Extracted records
################

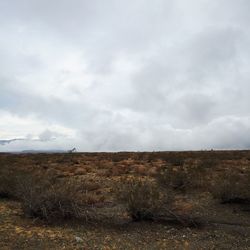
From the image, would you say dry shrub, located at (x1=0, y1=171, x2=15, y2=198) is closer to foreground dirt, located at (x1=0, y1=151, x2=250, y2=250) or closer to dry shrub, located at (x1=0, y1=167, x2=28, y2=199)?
dry shrub, located at (x1=0, y1=167, x2=28, y2=199)

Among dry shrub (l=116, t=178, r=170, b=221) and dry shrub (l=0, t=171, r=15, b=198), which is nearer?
dry shrub (l=116, t=178, r=170, b=221)

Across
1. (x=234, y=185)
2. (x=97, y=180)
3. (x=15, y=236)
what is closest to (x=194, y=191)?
(x=234, y=185)

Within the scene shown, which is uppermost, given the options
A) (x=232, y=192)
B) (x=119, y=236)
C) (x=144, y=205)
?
(x=232, y=192)

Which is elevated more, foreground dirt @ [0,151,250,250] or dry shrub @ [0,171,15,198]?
dry shrub @ [0,171,15,198]

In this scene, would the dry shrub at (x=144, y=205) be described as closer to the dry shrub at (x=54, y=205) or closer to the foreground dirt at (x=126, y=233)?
the foreground dirt at (x=126, y=233)

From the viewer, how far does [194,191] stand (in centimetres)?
1493

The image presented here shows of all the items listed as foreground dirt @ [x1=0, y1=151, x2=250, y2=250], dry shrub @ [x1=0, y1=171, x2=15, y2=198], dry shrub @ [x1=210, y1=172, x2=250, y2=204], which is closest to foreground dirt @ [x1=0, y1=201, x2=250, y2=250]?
foreground dirt @ [x1=0, y1=151, x2=250, y2=250]

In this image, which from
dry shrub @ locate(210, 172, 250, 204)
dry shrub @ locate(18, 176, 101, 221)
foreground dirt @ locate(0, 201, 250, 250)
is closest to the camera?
foreground dirt @ locate(0, 201, 250, 250)

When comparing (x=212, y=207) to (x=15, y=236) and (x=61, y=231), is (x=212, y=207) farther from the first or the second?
(x=15, y=236)

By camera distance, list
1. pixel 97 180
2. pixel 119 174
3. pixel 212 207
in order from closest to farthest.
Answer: pixel 212 207, pixel 97 180, pixel 119 174

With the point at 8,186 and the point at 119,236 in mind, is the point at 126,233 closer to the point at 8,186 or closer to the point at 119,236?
the point at 119,236

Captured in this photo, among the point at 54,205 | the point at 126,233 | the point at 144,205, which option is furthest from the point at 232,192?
the point at 54,205

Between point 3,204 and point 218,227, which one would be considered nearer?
point 218,227

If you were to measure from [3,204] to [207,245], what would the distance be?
6.76 m
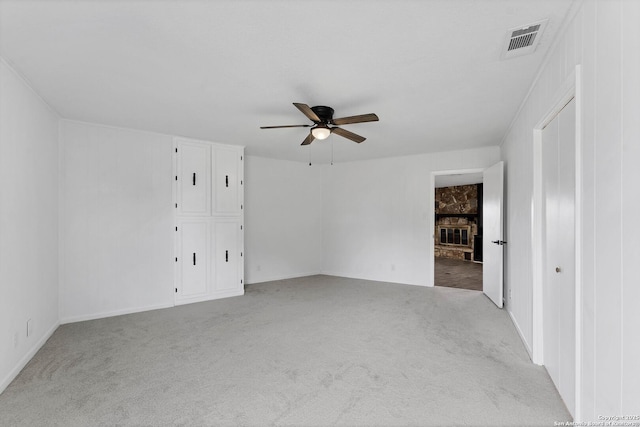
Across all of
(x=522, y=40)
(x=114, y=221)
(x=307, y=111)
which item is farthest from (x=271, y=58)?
(x=114, y=221)

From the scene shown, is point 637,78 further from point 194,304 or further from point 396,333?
point 194,304

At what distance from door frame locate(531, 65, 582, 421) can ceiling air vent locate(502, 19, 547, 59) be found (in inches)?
14.4

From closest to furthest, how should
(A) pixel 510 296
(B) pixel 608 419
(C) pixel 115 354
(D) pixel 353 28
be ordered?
(B) pixel 608 419 < (D) pixel 353 28 < (C) pixel 115 354 < (A) pixel 510 296

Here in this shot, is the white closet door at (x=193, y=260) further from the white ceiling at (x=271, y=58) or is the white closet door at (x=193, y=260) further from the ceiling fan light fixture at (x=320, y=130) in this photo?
the ceiling fan light fixture at (x=320, y=130)

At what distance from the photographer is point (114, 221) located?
4250 millimetres

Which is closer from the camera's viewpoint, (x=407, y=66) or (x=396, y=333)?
(x=407, y=66)

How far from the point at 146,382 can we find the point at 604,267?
3.02 m

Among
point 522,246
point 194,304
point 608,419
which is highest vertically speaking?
point 522,246

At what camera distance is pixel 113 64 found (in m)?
2.47

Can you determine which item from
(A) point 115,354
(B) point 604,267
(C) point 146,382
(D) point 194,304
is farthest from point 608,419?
(D) point 194,304

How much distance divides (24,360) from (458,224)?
10285 mm

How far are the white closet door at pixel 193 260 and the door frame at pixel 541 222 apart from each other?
4251 millimetres

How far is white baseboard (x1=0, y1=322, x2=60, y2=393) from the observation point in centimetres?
243

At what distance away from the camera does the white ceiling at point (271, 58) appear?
5.99 feet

################

Reproduce all of the material above word for word, leaving out the pictures.

From the image, would you say dry shrub, located at (x1=0, y1=171, x2=15, y2=198) is closer to foreground dirt, located at (x1=0, y1=151, x2=250, y2=250) or closer to dry shrub, located at (x1=0, y1=167, x2=28, y2=199)?
dry shrub, located at (x1=0, y1=167, x2=28, y2=199)

Among dry shrub (l=116, t=178, r=170, b=221) and dry shrub (l=0, t=171, r=15, b=198), which is nearer?
dry shrub (l=116, t=178, r=170, b=221)

Across
1. (x=234, y=185)
2. (x=97, y=180)
3. (x=15, y=236)
what is closest to (x=194, y=191)?
(x=234, y=185)

Within the scene shown, which is uppermost, given the options
A) (x=232, y=192)
B) (x=119, y=236)
C) (x=144, y=205)
?
(x=232, y=192)

Which is elevated more, foreground dirt @ [0,151,250,250] or dry shrub @ [0,171,15,198]?
dry shrub @ [0,171,15,198]

In this scene, would the dry shrub at (x=144, y=205) be described as closer to the dry shrub at (x=54, y=205) or closer to the foreground dirt at (x=126, y=233)?
the foreground dirt at (x=126, y=233)

From the viewer, how far does [194,191] stand (in centimetres)?
1493

The image presented here shows of all the items listed as foreground dirt @ [x1=0, y1=151, x2=250, y2=250], dry shrub @ [x1=0, y1=171, x2=15, y2=198], dry shrub @ [x1=210, y1=172, x2=250, y2=204], which is closest to foreground dirt @ [x1=0, y1=201, x2=250, y2=250]?
foreground dirt @ [x1=0, y1=151, x2=250, y2=250]

In this image, which from
dry shrub @ locate(210, 172, 250, 204)
dry shrub @ locate(18, 176, 101, 221)
foreground dirt @ locate(0, 201, 250, 250)
is closest to the camera?
foreground dirt @ locate(0, 201, 250, 250)

When comparing (x=212, y=207) to (x=15, y=236) and (x=61, y=231), is (x=212, y=207) farther from the first or the second?
(x=15, y=236)

By camera distance, list
1. pixel 97 180
2. pixel 119 174
3. pixel 212 207
in order from closest to farthest.
Answer: pixel 212 207, pixel 97 180, pixel 119 174

With the point at 8,186 and the point at 119,236 in mind, is the point at 126,233 closer to the point at 8,186 or closer to the point at 119,236?
the point at 119,236

Captured in this photo, among the point at 54,205 | the point at 126,233 | the point at 144,205, which option is furthest from the point at 232,192?
the point at 54,205

Between point 3,204 and point 218,227, which one would be considered nearer?
point 218,227

If you were to measure from [3,204] to [207,245], what would the distance be?
6.76 m
Across all of
(x=522, y=40)
(x=114, y=221)
(x=307, y=111)
which item is farthest from (x=271, y=58)?
(x=114, y=221)

From the scene shown, is point 637,78 further from point 194,304 or further from point 396,333?
point 194,304

At what distance from door frame locate(531, 65, 582, 421) can ceiling air vent locate(502, 19, 547, 59) be found (in inches)?
14.4

From closest to furthest, how should
(A) pixel 510 296
(B) pixel 608 419
(C) pixel 115 354
(D) pixel 353 28
be ordered?
(B) pixel 608 419 < (D) pixel 353 28 < (C) pixel 115 354 < (A) pixel 510 296

Here in this shot, is the white closet door at (x=193, y=260) further from the white ceiling at (x=271, y=58) or is the white closet door at (x=193, y=260) further from the ceiling fan light fixture at (x=320, y=130) in this photo?
the ceiling fan light fixture at (x=320, y=130)

At what distance from the photographer is point (114, 221) located?
4250 millimetres

Which is closer from the camera's viewpoint, (x=407, y=66) or (x=396, y=333)?
(x=407, y=66)

How far from the point at 146,382 can we find the point at 604,267?
3.02 m

Among
point 522,246
point 194,304
point 608,419
which is highest vertically speaking?
point 522,246

At what camera distance is pixel 113 64 found (in m)?
2.47

Can you determine which item from
(A) point 115,354
(B) point 604,267
(C) point 146,382
(D) point 194,304
is farthest from point 608,419?
(D) point 194,304

How much distance divides (24,360) from (458,224)?
10285 mm

How far are the white closet door at pixel 193 260 and the door frame at pixel 541 222 apart from each other?
4251 millimetres

How far is white baseboard (x1=0, y1=322, x2=60, y2=393) from the observation point in centimetres?
243

At what distance away from the camera does the white ceiling at point (271, 58) appear?
5.99 feet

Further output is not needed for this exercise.